The case started after Catherine Rose made purchases on a Kohl’s credit card. In early 2010, the couple stopped making payments, and by March of that year the couple had missed several minimum payments.

They had $276 in late fees and owed a total of $843 when Kohl’s informed them that the case had been sent to collections.

The next day, FMS began sending letters and made the first of 149 phone calls to their home. The Roses asked Mitchell to intervene, and he filed a lawsuit in June 2010 under federal and state consumer protection laws designed to fight abusive collection practices.

State law presumes harassment from a collection agency if the person who owes the money receives more than three calls in a week, according to court records.

After legal arguments mostly about whether the debt had reached the key legal distinction of default, and an offer by Mitchell to settle the matter for $4,900, both sides filed motions asking Baker to decide the case on their respective arguments.

Baker sided with the collection agency attorneys and dismissed the suit. The collection agency attorneys then took it further and asked Baker to sanction Mitchell.

She agreed, saying Mitchell filed a lawsuit without proper research, and said he violated evidence rules by answering requests “in an offhand way, in a blatant attempt to thwart” efforts by the collection agency to obtain evidence. She ruled Mitchell made “misrepresentations of fact” in his oral statements.
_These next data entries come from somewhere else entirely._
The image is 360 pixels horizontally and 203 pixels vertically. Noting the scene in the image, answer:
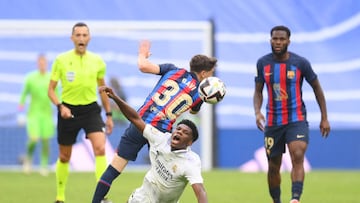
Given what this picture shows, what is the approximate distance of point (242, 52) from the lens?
23.0 m

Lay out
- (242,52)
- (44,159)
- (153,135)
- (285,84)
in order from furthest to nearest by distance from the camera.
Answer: (242,52) < (44,159) < (285,84) < (153,135)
Baker then issued a letter sanctioning Mitchell $70,456.

He appealed to the Division III Court of Appeals, and McNeil and University Legal Assistance filed arguments in support of overturning Baker’s ruling.

“This got turned on its head,” McNeil said, noting that state and federal consumer protection laws “are meant to encourage attorneys to take cases against agencies that call you 150 times.”
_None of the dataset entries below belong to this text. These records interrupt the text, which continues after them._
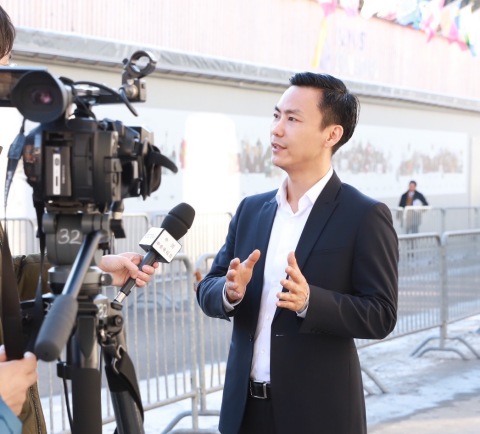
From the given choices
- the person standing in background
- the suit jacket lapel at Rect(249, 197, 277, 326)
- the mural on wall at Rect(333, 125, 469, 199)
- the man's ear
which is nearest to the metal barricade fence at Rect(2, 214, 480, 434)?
the suit jacket lapel at Rect(249, 197, 277, 326)

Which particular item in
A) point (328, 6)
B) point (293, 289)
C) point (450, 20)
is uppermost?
point (450, 20)

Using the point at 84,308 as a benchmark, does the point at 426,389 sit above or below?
below

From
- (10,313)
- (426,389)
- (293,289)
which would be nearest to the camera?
(10,313)

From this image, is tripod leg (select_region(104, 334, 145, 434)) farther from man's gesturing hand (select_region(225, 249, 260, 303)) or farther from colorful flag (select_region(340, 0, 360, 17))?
colorful flag (select_region(340, 0, 360, 17))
McNeil asked appellate judges to reverse Baker’s sanction because her “improper ruling will have a chilling effect on consumer advocacy in the future, contrary to the purpose of the Washington Consumer Protection Act and public policy,” court records state.
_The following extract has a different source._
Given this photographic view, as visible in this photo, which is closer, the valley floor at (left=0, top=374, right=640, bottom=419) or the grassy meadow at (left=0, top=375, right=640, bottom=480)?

In a scathing response, Seattle attorney Richard Martens wrote that McNeil was ignoring the law and suggested he might be helping a Gonzaga grad and member of the clinic “or because (McNeil) actually believes that Civil Rules should apply differently to so-called ‘consumer attorneys’ than they do every other attorney in this state.”

“In short, it is an insult to the vast majority of attorneys, including ‘consumer attorneys,’ who – unlike Mr. Mitchell – represent their clients with at least the minimum level of honesty and professionalism,” Martens wrote.

In the end, appellate judges sided with Mitchell and McNeil, saying Baker abused her discretion in sanctioning Mitchell.

Judge Stephen Brown, who wrote the unanimous opinion, also noted McNeil’s argument about the chilling effect the case could have had on other attorneys considering whether to help low-income consumers in debt cases.

Martens said the reversal “speaks for itself” and declined further comment.

Efforts to reach Mitchell this week were unsuccessful.

Martens did note, however, that Baker retains jurisdiction, meaning that Mitchell would go before the same judge when the case is returned to Superior Court for further review.

“It will be a matter of public record … whatever she decides,” Martens said.